Report: Romania's business services industry has room to grow but at slower pace

The local business services industry has potential for growth, even if it will see a slower pace because the market is a mature one and given the high regional and global competitiveness, according to a report carried out by the Association of Business Service Leaders in Romania (ABSL) in partnership with Deloitte Romania. Still, the elimination of tax incentives and the lack of a national education and training strategy may affect Romania's long-term attractiveness, ABSL said.
A series of factors could underpin the growth in the coming future. Currently, employees in the local business services industry make up 2.5% of the total active population, compared to 3.5% in the Czech Republic and Bulgaria. At the same time, Romania has a high number of students, taking up the second place in the CEE, after Poland, in this respect. It also has 24 cities with more than 100,000 inhabitants, attractive for companies in the field, it said.
Another advantage is the high percentage of French, Spanish, and Italian speakers.
Furthermore, Romania ranks third/ fourth in the region on total employment costs, the highest costs being reported in the Czech Republic, Poland, Slovakia, and, for some services, Hungary. Still, this aspect is mainly influenced by the situation in Bucharest, where most of the jobs in the sector are, and the salaries are 38% higher compared to the national industry average.
"In a dynamic global context, Romania risks losing its competitiveness in this industry, although ABSL estimates still show growth potential.
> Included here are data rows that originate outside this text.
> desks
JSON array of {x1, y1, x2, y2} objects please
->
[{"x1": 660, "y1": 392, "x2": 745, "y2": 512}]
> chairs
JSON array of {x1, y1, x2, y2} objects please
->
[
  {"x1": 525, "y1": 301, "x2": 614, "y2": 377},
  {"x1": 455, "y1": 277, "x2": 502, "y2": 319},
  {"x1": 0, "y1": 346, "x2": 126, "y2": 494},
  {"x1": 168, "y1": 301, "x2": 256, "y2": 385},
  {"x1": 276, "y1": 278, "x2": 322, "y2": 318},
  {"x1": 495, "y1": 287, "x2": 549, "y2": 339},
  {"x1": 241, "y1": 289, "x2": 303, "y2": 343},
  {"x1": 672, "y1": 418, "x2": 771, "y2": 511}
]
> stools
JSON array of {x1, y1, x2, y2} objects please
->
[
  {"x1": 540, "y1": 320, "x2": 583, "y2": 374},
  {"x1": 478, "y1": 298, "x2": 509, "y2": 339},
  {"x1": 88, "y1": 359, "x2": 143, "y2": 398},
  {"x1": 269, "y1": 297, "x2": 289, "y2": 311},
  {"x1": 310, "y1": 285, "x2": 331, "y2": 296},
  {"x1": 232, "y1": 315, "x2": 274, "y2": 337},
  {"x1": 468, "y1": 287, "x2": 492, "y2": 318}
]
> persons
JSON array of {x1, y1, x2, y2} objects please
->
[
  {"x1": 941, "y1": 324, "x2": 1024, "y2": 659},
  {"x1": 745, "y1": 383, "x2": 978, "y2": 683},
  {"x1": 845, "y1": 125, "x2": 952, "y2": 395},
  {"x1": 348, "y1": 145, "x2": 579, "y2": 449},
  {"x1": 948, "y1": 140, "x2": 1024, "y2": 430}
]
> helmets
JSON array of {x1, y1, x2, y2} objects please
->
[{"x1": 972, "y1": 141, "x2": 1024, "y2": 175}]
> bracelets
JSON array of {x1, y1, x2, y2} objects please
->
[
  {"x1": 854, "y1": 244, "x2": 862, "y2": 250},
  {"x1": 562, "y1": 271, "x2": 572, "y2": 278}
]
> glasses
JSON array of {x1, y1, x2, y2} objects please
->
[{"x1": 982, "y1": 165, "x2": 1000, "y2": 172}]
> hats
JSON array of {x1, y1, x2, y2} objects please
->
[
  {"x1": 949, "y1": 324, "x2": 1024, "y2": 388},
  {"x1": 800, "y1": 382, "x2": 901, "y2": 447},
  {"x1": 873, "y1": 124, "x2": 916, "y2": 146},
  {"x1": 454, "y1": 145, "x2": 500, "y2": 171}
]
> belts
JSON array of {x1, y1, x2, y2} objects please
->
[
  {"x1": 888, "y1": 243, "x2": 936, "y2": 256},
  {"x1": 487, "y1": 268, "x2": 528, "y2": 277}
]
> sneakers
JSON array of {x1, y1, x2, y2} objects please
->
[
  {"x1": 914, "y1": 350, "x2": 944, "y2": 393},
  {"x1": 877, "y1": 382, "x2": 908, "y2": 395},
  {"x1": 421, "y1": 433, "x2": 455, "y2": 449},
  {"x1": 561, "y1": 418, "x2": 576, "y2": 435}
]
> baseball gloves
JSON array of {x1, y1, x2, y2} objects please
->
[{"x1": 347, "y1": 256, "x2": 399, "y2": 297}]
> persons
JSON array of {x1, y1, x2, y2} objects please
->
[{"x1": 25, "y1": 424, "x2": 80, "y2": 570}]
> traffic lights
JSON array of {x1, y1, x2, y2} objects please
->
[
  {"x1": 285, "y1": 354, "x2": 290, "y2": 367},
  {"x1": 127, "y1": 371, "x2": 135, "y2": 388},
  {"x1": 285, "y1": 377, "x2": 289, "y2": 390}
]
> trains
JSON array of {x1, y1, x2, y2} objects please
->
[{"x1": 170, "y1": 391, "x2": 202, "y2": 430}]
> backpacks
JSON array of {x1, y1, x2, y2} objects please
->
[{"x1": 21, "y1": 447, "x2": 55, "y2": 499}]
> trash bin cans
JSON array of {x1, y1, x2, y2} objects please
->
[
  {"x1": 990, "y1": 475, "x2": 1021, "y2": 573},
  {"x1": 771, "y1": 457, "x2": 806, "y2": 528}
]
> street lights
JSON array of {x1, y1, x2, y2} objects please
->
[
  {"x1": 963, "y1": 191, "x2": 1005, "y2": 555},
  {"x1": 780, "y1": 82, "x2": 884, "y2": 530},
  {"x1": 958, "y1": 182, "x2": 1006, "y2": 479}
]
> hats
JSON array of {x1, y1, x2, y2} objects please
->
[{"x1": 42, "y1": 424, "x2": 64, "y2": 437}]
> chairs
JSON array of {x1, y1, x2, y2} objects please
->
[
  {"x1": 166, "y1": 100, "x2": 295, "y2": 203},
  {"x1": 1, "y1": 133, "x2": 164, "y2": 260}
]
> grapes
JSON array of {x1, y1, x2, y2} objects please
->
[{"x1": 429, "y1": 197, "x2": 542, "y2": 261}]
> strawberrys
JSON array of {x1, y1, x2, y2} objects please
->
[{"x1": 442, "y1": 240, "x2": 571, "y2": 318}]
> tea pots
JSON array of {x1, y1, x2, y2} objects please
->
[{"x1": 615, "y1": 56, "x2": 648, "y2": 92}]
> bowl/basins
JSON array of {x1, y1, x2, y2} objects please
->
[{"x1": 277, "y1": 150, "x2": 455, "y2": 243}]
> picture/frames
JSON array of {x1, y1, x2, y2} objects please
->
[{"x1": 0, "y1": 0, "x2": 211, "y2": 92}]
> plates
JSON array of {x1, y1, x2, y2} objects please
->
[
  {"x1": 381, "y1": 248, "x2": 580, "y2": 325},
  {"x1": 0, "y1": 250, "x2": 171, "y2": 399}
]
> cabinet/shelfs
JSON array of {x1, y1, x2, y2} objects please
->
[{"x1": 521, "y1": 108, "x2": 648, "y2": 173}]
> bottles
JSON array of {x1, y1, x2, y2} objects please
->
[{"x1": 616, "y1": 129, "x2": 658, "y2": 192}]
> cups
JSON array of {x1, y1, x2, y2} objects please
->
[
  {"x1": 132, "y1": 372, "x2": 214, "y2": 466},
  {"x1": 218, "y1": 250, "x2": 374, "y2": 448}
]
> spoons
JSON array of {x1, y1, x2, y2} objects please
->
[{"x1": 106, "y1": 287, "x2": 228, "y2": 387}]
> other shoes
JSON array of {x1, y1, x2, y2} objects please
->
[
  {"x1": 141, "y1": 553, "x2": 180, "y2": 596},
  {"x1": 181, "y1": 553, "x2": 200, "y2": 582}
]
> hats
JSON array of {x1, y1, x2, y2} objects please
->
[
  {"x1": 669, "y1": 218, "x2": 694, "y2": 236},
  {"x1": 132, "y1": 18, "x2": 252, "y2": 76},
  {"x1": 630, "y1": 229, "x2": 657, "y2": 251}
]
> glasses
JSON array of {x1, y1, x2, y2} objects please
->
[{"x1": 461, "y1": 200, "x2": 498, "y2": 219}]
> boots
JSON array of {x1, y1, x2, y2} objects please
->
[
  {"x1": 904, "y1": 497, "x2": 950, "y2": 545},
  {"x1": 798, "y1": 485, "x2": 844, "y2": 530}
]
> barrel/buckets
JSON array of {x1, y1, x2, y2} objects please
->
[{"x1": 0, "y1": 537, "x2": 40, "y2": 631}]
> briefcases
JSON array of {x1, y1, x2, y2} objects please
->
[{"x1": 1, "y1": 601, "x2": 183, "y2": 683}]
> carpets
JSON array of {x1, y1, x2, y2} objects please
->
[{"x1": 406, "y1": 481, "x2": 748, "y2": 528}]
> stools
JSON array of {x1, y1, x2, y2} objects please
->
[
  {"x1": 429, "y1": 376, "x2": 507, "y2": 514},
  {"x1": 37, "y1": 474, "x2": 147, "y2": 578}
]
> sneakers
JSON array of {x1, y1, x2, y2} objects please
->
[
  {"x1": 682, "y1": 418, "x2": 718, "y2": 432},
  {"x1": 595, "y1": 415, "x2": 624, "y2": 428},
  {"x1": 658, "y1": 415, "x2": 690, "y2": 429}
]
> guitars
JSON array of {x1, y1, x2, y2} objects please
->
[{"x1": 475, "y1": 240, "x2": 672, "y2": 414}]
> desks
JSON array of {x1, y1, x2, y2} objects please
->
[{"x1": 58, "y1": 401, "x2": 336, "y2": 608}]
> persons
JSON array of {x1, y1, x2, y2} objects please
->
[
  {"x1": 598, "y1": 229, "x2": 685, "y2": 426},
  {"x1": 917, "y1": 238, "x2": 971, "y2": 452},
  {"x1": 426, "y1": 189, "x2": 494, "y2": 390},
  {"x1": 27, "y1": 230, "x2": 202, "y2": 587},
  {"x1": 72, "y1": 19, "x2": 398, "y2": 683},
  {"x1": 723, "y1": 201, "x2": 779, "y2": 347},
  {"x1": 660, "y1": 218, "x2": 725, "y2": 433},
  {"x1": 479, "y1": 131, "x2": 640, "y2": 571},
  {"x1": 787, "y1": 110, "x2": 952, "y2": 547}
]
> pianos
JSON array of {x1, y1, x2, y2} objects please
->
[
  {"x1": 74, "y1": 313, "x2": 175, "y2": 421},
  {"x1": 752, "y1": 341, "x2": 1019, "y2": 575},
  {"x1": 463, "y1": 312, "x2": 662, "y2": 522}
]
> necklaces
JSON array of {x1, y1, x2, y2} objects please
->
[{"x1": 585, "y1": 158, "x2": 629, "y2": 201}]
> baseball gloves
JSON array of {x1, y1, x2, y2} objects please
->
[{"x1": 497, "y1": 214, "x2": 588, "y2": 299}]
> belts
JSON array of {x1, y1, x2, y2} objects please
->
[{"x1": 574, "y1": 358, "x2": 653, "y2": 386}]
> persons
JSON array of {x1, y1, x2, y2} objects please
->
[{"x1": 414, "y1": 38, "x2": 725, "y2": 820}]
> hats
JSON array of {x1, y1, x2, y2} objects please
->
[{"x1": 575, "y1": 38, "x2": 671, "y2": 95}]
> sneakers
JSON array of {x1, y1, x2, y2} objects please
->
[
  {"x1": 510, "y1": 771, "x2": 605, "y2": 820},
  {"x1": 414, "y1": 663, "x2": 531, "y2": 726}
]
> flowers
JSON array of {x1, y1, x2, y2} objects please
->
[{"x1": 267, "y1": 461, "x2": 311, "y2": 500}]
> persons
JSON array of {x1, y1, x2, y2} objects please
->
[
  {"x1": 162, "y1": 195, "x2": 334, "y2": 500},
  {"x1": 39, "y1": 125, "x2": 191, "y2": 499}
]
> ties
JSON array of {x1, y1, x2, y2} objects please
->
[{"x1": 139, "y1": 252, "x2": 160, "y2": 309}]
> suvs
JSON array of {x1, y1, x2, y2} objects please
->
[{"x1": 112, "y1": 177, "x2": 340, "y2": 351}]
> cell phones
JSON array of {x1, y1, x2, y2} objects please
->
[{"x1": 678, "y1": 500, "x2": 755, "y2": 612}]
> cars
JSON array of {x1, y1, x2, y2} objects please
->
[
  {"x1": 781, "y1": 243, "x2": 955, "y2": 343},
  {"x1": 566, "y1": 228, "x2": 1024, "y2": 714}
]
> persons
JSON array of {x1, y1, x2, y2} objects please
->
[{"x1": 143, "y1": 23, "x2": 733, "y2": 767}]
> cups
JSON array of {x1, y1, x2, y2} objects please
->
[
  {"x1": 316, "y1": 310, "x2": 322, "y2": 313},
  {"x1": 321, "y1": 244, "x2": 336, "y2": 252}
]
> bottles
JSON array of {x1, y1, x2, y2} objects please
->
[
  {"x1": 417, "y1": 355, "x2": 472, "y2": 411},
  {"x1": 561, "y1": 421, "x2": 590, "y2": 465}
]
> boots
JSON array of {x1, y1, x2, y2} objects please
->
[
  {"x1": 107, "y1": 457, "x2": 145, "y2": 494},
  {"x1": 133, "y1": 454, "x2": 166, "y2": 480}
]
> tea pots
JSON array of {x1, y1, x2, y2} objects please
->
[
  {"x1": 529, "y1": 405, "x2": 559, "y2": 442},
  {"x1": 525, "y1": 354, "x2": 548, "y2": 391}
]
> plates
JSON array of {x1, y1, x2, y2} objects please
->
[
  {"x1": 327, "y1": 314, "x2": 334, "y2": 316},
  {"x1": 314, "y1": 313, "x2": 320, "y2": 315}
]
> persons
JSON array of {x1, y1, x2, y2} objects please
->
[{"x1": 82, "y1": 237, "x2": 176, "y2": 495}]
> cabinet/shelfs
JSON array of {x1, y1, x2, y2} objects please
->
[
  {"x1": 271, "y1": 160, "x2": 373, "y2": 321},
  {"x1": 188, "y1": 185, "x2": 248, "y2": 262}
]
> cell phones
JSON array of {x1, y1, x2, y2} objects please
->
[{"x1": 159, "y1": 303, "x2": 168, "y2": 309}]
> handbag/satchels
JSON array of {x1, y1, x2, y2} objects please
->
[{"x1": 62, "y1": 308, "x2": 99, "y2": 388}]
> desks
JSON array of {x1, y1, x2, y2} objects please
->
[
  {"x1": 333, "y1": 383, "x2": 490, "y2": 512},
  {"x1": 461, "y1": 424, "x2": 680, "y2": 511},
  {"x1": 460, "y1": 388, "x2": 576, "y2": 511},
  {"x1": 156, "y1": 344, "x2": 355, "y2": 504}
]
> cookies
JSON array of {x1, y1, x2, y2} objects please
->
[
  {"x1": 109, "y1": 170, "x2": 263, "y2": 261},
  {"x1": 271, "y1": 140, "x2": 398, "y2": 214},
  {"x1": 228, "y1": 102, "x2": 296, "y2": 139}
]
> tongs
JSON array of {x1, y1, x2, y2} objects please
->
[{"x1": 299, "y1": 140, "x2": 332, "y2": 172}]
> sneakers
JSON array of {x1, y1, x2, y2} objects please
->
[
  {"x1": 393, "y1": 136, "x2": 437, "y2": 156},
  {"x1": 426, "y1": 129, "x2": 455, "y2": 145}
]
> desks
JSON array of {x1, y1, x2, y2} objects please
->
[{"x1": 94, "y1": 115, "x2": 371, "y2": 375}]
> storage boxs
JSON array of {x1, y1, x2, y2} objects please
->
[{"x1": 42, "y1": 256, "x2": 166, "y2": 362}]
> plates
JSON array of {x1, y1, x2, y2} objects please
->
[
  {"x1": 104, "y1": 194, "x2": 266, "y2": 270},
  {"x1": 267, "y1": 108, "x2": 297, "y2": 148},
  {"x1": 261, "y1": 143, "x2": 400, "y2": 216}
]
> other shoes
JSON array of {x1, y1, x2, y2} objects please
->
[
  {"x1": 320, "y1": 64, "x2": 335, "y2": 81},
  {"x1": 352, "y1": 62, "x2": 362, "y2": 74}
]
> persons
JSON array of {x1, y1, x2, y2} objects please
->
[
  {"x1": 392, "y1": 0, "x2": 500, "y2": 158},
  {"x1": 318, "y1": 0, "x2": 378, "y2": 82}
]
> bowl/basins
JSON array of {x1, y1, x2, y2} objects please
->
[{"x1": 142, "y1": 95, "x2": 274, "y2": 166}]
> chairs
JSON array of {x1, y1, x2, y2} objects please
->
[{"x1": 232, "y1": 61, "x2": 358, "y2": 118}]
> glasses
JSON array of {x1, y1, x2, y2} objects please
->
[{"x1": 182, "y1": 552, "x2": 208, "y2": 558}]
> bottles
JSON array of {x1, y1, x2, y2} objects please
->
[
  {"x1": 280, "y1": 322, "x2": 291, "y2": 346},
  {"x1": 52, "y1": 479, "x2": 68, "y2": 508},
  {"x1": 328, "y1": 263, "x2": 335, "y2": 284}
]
Technology and digitalization are transforming all economies, and in many countries, there are national programs that support education, research, and vocational training. Companies in our industry, but also other fields, are making efforts to compensate for the lack of a national strategy, but this aspect is not viable in the long term," Ciprian Dan, the ABSL president, said.
While Romania no longer offers incentives for the industry, other countries in Central and Eastern Europe (Bulgaria, the Czech Republic, Hungary, Poland, and Slovakia) have attractive support programs consisting of grants, tax breaks, and facilities for vocational training. In addition, the proximity of the war in Ukraine may have a negative impact on potential investors in certain cases.
The study, conducted by ABSL and Deloitte between October 2024 and March 2025, analyzed data from Eurostat, the European Commission, partners (IO Partners and Randstad), information available from the national statistical institutes, and various Deloitte analyses.
In 2023, the contribution of the business services sector to GDP was the largest in the region, at 10.5%, if IT services are included, ABSL explained.
"In the long term, the business services sector has recorded a higher increase in the number of employees compared to the dynamics of the economy as a whole. In the last 10 years, the industry had an average growth rate of 14% per year, the highest in the region. These achievements have significantly strengthened the national economy, created well-paid jobs, and contributed to increasing the standard of living. However, there is a correlation between the sustained pace of growth and the tax facilities that the sector benefited from until the end of 2023. After this date, Romania remained the only country in the region without specific government measures to stimulate this sector, and the negative effects are already visible in the decrease in the number of IT employees and potential investors," Cătălin Iorgulescu, ABSL Vice President, explained.